● Brief: Report every line in the items below that contains the string "JSON".

● Data for this task:
################

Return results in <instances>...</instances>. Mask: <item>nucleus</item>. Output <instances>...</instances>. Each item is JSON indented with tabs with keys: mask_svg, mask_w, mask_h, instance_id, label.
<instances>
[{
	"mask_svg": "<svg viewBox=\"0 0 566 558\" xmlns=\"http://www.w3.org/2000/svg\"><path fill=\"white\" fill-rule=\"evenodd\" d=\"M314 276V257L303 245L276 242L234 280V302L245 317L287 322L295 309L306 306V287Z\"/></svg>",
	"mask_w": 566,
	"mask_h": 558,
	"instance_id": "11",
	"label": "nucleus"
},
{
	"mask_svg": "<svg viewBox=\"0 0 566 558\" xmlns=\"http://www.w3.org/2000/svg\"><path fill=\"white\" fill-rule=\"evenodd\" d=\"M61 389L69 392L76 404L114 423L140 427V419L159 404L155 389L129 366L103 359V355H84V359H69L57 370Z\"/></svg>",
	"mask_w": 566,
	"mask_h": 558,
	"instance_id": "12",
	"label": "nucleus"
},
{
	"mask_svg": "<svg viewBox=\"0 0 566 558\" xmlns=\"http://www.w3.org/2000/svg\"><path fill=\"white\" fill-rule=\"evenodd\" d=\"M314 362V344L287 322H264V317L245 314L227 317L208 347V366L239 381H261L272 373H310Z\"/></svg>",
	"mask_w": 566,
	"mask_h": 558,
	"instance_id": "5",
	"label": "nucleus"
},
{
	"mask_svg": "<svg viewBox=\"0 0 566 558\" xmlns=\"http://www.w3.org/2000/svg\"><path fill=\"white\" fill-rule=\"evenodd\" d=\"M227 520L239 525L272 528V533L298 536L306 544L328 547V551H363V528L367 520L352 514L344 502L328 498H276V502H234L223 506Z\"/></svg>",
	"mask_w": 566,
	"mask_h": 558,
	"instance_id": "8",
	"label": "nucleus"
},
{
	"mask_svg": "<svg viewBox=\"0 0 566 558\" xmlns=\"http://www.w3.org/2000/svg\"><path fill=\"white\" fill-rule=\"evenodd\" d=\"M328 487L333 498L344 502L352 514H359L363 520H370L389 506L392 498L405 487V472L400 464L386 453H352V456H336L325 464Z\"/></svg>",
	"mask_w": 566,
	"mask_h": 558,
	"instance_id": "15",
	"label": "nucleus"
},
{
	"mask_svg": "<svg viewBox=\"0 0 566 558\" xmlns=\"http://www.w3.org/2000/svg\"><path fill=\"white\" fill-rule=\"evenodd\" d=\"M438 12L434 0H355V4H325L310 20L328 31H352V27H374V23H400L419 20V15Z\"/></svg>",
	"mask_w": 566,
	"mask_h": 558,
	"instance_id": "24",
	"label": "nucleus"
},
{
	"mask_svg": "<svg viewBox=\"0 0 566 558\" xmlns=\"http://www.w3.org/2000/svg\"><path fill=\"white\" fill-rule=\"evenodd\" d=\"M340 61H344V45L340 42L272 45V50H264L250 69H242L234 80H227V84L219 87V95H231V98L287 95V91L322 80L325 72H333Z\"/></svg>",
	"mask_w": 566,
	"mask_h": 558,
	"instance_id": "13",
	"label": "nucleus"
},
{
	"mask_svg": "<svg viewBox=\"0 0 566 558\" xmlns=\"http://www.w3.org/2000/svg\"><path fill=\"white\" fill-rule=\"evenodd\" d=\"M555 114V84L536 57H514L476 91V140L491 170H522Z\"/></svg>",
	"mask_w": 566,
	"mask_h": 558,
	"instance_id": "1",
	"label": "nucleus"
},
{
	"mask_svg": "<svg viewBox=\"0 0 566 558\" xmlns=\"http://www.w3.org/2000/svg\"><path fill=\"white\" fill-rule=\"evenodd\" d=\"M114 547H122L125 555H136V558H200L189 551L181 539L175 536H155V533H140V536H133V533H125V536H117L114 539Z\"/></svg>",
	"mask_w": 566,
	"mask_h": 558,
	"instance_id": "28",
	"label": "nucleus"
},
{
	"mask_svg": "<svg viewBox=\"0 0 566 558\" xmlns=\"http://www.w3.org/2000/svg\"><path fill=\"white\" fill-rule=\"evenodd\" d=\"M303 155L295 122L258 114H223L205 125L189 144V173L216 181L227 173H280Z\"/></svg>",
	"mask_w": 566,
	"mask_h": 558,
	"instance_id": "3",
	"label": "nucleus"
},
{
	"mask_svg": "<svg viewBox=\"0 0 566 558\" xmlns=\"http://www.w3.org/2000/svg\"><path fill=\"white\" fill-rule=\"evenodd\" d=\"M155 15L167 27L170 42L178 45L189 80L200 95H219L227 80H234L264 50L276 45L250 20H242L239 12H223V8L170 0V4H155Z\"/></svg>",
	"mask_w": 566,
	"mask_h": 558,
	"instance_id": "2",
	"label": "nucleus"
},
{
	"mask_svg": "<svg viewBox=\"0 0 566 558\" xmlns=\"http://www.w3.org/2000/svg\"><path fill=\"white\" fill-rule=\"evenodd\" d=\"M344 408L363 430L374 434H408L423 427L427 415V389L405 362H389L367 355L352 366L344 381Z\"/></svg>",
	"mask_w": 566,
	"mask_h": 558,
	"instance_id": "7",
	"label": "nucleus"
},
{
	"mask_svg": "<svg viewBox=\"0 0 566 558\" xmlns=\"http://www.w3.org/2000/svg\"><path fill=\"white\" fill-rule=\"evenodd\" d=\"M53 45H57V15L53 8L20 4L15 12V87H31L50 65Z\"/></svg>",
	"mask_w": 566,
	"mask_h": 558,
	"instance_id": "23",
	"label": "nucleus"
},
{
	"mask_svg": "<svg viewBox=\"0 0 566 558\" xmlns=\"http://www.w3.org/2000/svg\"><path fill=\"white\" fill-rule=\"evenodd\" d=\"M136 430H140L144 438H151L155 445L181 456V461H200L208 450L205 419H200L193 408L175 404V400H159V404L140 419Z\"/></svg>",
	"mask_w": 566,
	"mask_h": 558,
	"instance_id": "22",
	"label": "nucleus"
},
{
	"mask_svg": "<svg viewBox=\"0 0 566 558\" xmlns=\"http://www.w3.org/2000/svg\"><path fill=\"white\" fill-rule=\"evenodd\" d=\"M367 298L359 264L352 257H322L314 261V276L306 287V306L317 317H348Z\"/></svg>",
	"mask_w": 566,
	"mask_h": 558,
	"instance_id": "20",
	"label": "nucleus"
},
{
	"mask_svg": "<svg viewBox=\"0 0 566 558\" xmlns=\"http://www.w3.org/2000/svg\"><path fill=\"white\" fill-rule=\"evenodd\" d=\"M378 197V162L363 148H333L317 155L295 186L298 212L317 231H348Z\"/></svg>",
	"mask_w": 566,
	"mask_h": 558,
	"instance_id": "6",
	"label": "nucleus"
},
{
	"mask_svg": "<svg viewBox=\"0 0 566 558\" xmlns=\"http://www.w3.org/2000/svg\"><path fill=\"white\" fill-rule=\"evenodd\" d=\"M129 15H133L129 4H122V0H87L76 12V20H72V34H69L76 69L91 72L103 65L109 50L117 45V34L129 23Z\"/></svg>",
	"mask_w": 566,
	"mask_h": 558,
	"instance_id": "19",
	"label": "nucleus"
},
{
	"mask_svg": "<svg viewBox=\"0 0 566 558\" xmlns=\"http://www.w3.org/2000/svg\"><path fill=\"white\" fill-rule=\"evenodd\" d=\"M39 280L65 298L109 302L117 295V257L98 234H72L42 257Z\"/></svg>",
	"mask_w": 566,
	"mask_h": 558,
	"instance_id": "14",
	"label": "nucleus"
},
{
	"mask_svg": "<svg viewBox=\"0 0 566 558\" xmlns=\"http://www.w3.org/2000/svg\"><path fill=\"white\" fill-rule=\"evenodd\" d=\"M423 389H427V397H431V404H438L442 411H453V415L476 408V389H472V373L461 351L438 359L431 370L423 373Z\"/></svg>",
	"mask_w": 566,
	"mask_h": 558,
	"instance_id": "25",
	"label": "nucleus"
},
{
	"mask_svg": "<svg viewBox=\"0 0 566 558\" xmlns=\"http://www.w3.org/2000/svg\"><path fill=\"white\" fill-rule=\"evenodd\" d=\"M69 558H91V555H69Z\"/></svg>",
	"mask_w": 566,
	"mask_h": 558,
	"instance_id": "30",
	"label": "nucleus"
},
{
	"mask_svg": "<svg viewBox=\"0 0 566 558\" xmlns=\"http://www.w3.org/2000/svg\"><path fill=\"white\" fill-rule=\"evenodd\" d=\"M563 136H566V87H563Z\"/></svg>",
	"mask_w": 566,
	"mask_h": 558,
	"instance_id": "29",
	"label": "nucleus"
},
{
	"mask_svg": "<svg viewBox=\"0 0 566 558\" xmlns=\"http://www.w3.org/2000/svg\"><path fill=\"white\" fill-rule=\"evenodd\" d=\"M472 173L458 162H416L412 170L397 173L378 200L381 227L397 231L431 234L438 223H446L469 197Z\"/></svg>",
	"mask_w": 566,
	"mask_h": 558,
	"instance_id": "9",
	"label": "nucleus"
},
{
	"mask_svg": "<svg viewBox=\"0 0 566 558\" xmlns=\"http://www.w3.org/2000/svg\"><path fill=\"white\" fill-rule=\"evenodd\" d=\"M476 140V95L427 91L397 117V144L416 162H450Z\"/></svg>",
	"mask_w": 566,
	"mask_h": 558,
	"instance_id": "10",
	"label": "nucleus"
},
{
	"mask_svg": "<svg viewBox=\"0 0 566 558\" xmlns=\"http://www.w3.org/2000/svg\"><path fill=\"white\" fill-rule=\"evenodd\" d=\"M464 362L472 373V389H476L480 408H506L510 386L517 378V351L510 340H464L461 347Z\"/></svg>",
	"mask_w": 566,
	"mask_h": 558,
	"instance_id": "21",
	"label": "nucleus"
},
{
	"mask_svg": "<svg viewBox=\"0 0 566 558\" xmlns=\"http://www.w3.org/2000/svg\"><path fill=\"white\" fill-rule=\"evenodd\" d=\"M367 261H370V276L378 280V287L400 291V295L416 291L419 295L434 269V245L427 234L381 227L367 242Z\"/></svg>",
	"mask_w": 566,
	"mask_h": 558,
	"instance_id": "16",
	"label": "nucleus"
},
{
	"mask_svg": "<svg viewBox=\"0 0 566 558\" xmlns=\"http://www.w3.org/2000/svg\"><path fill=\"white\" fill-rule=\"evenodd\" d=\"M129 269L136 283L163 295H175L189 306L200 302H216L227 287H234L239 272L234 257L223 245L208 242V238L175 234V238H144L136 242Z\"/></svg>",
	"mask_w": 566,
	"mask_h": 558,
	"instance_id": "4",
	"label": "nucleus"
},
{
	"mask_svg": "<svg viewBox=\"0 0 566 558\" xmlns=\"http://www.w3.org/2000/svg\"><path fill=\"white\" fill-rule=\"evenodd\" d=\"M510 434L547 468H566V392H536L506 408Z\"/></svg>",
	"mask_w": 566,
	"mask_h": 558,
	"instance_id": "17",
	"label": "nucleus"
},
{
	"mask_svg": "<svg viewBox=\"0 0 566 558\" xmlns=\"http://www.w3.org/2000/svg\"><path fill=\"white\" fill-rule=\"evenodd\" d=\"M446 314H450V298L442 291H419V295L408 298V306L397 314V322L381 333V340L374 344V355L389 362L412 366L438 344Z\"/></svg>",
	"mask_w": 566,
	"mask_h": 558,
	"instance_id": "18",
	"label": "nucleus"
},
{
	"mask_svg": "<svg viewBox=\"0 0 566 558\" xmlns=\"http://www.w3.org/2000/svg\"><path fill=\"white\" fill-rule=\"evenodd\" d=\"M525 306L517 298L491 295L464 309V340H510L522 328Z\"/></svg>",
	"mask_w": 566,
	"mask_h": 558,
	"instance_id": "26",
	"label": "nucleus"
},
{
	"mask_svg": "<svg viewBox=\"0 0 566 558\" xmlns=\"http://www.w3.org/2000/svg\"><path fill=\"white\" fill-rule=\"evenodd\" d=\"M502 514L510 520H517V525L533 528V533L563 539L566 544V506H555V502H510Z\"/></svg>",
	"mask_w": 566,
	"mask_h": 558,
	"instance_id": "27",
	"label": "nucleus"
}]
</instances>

################

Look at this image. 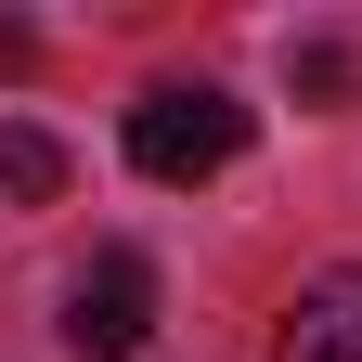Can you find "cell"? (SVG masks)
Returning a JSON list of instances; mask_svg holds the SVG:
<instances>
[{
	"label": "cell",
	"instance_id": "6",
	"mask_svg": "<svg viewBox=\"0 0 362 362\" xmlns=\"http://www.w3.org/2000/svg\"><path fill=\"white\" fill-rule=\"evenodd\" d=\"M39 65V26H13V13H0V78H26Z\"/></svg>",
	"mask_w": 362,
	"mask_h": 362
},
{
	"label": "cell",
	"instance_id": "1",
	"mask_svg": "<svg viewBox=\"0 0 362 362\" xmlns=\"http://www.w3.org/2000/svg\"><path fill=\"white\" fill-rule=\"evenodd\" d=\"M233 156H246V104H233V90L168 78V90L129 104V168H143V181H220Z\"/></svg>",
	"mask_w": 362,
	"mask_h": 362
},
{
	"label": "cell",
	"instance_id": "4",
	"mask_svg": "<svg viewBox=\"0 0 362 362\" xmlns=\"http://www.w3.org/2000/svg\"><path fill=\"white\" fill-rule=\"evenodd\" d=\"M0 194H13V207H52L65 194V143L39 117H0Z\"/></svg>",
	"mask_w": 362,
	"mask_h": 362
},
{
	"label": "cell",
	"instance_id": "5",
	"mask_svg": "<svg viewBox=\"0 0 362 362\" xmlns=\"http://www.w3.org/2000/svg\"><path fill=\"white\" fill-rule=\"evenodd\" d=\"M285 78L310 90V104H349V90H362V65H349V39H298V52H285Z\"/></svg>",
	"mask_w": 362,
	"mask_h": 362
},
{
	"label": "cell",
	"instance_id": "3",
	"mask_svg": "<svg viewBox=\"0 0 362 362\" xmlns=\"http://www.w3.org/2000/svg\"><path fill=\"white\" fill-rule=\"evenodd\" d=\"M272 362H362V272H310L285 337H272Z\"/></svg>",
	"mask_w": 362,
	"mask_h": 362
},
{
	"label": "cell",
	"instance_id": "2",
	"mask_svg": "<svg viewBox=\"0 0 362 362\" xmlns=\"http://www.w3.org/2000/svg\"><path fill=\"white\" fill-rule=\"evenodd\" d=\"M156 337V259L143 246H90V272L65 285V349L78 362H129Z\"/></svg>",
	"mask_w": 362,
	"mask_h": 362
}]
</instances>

################

● Solution to this problem:
Return results in <instances>...</instances>. Mask: <item>nucleus</item>. Output <instances>...</instances>. Each item is JSON indented with tabs with keys: mask_svg, mask_w, mask_h, instance_id, label.
Returning a JSON list of instances; mask_svg holds the SVG:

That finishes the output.